What is asked:
Reproduce all of the data exactly.

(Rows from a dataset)
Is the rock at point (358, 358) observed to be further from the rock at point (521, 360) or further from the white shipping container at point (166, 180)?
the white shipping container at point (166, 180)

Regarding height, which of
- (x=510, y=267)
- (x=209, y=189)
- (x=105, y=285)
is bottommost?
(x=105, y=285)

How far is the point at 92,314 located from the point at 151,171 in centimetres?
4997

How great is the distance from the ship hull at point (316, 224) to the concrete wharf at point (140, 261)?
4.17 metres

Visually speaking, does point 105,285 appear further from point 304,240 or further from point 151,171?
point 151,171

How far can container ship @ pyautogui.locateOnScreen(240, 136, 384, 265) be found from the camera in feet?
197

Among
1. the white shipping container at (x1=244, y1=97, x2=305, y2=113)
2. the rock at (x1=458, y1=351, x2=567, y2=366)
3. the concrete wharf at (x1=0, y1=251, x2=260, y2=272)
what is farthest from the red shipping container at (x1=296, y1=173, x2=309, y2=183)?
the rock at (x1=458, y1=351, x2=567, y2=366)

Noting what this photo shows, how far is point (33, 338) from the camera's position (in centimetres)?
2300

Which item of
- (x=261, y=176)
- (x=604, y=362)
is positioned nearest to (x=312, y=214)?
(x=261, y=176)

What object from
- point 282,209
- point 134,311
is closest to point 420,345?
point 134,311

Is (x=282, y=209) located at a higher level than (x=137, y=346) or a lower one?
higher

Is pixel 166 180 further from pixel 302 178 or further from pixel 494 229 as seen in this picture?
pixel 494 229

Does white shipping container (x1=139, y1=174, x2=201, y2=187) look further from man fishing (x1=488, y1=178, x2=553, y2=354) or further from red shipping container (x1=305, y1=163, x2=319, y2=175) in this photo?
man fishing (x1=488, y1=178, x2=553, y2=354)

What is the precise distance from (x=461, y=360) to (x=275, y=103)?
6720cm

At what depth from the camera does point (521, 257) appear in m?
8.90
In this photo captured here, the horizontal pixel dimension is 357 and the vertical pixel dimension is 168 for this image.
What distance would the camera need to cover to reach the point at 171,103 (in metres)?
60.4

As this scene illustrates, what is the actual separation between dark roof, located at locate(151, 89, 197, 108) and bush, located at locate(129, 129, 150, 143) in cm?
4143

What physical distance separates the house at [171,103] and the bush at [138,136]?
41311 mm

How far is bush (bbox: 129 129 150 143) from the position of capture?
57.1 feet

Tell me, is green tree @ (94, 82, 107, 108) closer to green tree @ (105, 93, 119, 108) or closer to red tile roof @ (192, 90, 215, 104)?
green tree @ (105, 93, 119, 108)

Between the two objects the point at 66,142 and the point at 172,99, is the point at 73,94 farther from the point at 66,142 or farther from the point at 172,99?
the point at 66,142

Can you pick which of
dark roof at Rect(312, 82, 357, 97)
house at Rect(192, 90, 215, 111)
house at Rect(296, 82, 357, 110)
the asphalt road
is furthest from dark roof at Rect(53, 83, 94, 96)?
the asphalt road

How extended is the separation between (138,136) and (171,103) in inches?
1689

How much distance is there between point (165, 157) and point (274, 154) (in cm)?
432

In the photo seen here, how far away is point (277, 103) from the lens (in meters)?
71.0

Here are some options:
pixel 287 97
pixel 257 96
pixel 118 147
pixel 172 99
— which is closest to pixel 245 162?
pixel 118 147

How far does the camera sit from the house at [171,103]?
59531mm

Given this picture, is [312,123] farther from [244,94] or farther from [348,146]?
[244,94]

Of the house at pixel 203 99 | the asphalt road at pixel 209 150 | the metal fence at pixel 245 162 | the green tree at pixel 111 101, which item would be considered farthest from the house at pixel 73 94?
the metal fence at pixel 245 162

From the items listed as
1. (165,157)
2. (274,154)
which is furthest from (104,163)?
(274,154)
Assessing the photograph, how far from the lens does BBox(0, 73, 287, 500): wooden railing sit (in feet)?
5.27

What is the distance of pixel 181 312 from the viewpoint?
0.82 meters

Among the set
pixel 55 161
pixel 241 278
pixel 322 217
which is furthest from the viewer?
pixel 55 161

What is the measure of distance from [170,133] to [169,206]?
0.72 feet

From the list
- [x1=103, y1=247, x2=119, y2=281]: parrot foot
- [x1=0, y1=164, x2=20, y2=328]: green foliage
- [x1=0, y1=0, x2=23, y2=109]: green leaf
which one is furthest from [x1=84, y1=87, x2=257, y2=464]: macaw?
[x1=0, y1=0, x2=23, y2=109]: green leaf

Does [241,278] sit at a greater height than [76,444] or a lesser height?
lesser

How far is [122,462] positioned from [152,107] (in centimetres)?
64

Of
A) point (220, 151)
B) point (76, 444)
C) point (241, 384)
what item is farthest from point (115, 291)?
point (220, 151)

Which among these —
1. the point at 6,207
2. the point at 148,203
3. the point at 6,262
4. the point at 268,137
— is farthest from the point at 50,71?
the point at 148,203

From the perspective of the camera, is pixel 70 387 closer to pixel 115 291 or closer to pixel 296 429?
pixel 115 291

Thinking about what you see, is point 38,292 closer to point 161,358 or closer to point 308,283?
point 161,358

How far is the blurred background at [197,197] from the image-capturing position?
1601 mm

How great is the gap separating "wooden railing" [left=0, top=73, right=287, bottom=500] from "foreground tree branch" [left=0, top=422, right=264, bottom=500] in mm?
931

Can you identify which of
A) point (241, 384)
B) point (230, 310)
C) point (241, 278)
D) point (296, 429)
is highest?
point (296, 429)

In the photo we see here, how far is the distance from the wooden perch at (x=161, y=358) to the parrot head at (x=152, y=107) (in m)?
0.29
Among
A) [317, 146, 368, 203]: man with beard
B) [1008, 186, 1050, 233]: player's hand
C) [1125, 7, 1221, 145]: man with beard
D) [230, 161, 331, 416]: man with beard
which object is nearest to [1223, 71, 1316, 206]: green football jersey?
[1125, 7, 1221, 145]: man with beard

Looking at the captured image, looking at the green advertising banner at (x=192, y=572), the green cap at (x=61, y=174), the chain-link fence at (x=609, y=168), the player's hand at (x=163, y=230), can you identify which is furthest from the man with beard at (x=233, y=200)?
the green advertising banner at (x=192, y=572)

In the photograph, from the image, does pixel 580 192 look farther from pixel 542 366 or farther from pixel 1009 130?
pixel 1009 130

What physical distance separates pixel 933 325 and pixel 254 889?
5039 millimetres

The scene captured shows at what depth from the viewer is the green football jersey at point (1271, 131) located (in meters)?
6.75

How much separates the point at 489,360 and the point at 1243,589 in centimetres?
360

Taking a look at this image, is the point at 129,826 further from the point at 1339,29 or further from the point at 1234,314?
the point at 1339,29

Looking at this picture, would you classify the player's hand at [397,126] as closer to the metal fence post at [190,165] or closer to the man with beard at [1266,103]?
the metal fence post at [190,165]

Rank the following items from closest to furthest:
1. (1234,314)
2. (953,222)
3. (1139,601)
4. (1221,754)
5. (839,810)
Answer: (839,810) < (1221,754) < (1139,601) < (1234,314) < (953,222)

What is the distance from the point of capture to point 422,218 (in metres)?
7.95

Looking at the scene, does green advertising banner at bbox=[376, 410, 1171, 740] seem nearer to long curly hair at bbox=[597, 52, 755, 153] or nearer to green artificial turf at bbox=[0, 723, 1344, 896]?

The answer:
Is the rock at point (358, 358) observed to be further from the rock at point (521, 360) or further from the white shipping container at point (166, 180)?
the white shipping container at point (166, 180)

Regarding height, which of
- (x=510, y=267)
- (x=209, y=189)
- (x=105, y=285)
is bottommost?
(x=105, y=285)

How far is the point at 92,314 located from the point at 151,171 in centimetres?
4997

How great is the distance from the ship hull at point (316, 224) to the concrete wharf at point (140, 261)?
4.17 metres

Visually speaking, does point 105,285 appear further from point 304,240 or further from point 151,171?
point 151,171

How far can container ship @ pyautogui.locateOnScreen(240, 136, 384, 265) be found from the camera in feet?
197

Among
1. the white shipping container at (x1=244, y1=97, x2=305, y2=113)
2. the rock at (x1=458, y1=351, x2=567, y2=366)
3. the concrete wharf at (x1=0, y1=251, x2=260, y2=272)
what is farthest from the red shipping container at (x1=296, y1=173, x2=309, y2=183)?
the rock at (x1=458, y1=351, x2=567, y2=366)

Noting what this photo shows, how far is point (33, 338) from the camera's position (in centimetres)?
2300

Which item of
- (x=261, y=176)
- (x=604, y=362)
is positioned nearest to (x=312, y=214)?
(x=261, y=176)

What object from
- point 282,209
- point 134,311
is closest to point 420,345?
point 134,311

Is (x=282, y=209) located at a higher level than (x=137, y=346) or a lower one?
higher

Is pixel 166 180 further from pixel 302 178 or further from pixel 494 229 as seen in this picture?
pixel 494 229

Does white shipping container (x1=139, y1=174, x2=201, y2=187) look further from man fishing (x1=488, y1=178, x2=553, y2=354) or further from red shipping container (x1=305, y1=163, x2=319, y2=175) in this photo?
man fishing (x1=488, y1=178, x2=553, y2=354)

What is the precise distance from (x=461, y=360) to (x=275, y=103)?
6720cm

At what depth from the camera does point (521, 257) appear in m?
8.90
In this photo captured here, the horizontal pixel dimension is 357 and the vertical pixel dimension is 168 for this image.
What distance would the camera need to cover to reach the point at 171,103 (in metres)?
60.4

As this scene illustrates, what is the actual separation between dark roof, located at locate(151, 89, 197, 108) and bush, located at locate(129, 129, 150, 143) in cm?
4143

What physical distance separates the house at [171,103] and the bush at [138,136]?
41311 mm

How far is bush (bbox: 129 129 150 143) from the position of capture?
57.1 feet

Tell me, is green tree @ (94, 82, 107, 108) closer to green tree @ (105, 93, 119, 108) or closer to red tile roof @ (192, 90, 215, 104)?
green tree @ (105, 93, 119, 108)

Between the two objects the point at 66,142 and the point at 172,99, is the point at 73,94 farther from the point at 66,142 or farther from the point at 172,99?
the point at 66,142

Can you pick which of
dark roof at Rect(312, 82, 357, 97)
house at Rect(192, 90, 215, 111)
house at Rect(296, 82, 357, 110)
the asphalt road
is furthest from dark roof at Rect(53, 83, 94, 96)?
the asphalt road

How extended is the separation between (138,136) and (171,103) in inches?
1689

How much distance is there between point (165, 157) and point (274, 154) (in cm)?
432

In the photo seen here, how far away is point (277, 103) from the lens (in meters)?
71.0

Here are some options:
pixel 287 97
pixel 257 96
pixel 118 147
pixel 172 99
— which is closest to pixel 245 162?
pixel 118 147

How far does the camera sit from the house at [171,103]?
59531mm

Given this picture, is [312,123] farther from [244,94] or farther from [348,146]?
[244,94]

Of the house at pixel 203 99 | the asphalt road at pixel 209 150 | the metal fence at pixel 245 162 | the green tree at pixel 111 101, which item would be considered farthest from the house at pixel 73 94?
the metal fence at pixel 245 162

From the items listed as
1. (165,157)
2. (274,154)
which is furthest from (104,163)?
(274,154)
Assessing the photograph, how far from the lens does BBox(0, 73, 287, 500): wooden railing sit (in feet)?
5.27

What is the distance of pixel 181 312 from the viewpoint?
0.82 meters

Among the set
pixel 55 161
pixel 241 278
pixel 322 217
which is furthest from the viewer?
pixel 55 161

What is the measure of distance from [170,133] to [169,206]?
0.72 feet

From the list
- [x1=103, y1=247, x2=119, y2=281]: parrot foot
- [x1=0, y1=164, x2=20, y2=328]: green foliage
- [x1=0, y1=0, x2=23, y2=109]: green leaf
which one is furthest from [x1=84, y1=87, x2=257, y2=464]: macaw?
[x1=0, y1=0, x2=23, y2=109]: green leaf

Does [241,278] sit at a greater height than [76,444] or a lesser height?
lesser

How far is [122,462] positioned from [152,107] (in centimetres)?
64

Of
A) point (220, 151)
B) point (76, 444)
C) point (241, 384)
what item is farthest from point (115, 291)?
point (220, 151)

Which among these —
1. the point at 6,207
2. the point at 148,203
3. the point at 6,262
4. the point at 268,137
— is farthest from the point at 50,71?
the point at 148,203

From the perspective of the camera, is pixel 70 387 closer to pixel 115 291 or closer to pixel 296 429?
pixel 115 291

Thinking about what you see, is point 38,292 closer to point 161,358 or closer to point 308,283?
point 161,358

How far is the blurred background at [197,197] from the image-capturing position?
1601 mm

How great is the gap separating "wooden railing" [left=0, top=73, right=287, bottom=500] from "foreground tree branch" [left=0, top=422, right=264, bottom=500] in mm?
931

Can you identify which of
A) point (241, 384)
B) point (230, 310)
C) point (241, 278)
D) point (296, 429)
is highest?
point (296, 429)

In the photo we see here, how far is the distance from the wooden perch at (x=161, y=358) to the parrot head at (x=152, y=107) (in m)?
0.29
Among
A) [317, 146, 368, 203]: man with beard
B) [1008, 186, 1050, 233]: player's hand
C) [1125, 7, 1221, 145]: man with beard
D) [230, 161, 331, 416]: man with beard
which object is nearest to [1223, 71, 1316, 206]: green football jersey?
[1125, 7, 1221, 145]: man with beard

Looking at the captured image, looking at the green advertising banner at (x=192, y=572), the green cap at (x=61, y=174), the chain-link fence at (x=609, y=168), the player's hand at (x=163, y=230), can you identify which is furthest from the man with beard at (x=233, y=200)?
the green advertising banner at (x=192, y=572)

In the photograph, from the image, does pixel 580 192 look farther from pixel 542 366 or farther from pixel 1009 130?
pixel 1009 130

What physical distance separates pixel 933 325 and pixel 254 889?
5039 millimetres

The scene captured shows at what depth from the viewer is the green football jersey at point (1271, 131) located (in meters)?
6.75

How much separates the point at 489,360 and the point at 1243,589 in centimetres?
360

Taking a look at this image, is the point at 129,826 further from the point at 1339,29 or further from the point at 1234,314?
the point at 1339,29

Looking at this picture, would you classify the player's hand at [397,126] as closer to the metal fence post at [190,165] or closer to the man with beard at [1266,103]?
the metal fence post at [190,165]

Rank the following items from closest to furthest:
1. (1234,314)
2. (953,222)
3. (1139,601)
4. (1221,754)
5. (839,810)
Answer: (839,810) < (1221,754) < (1139,601) < (1234,314) < (953,222)

What is the distance from the point of capture to point 422,218 (in metres)?
7.95

Looking at the scene, does green advertising banner at bbox=[376, 410, 1171, 740] seem nearer to long curly hair at bbox=[597, 52, 755, 153] or nearer to green artificial turf at bbox=[0, 723, 1344, 896]?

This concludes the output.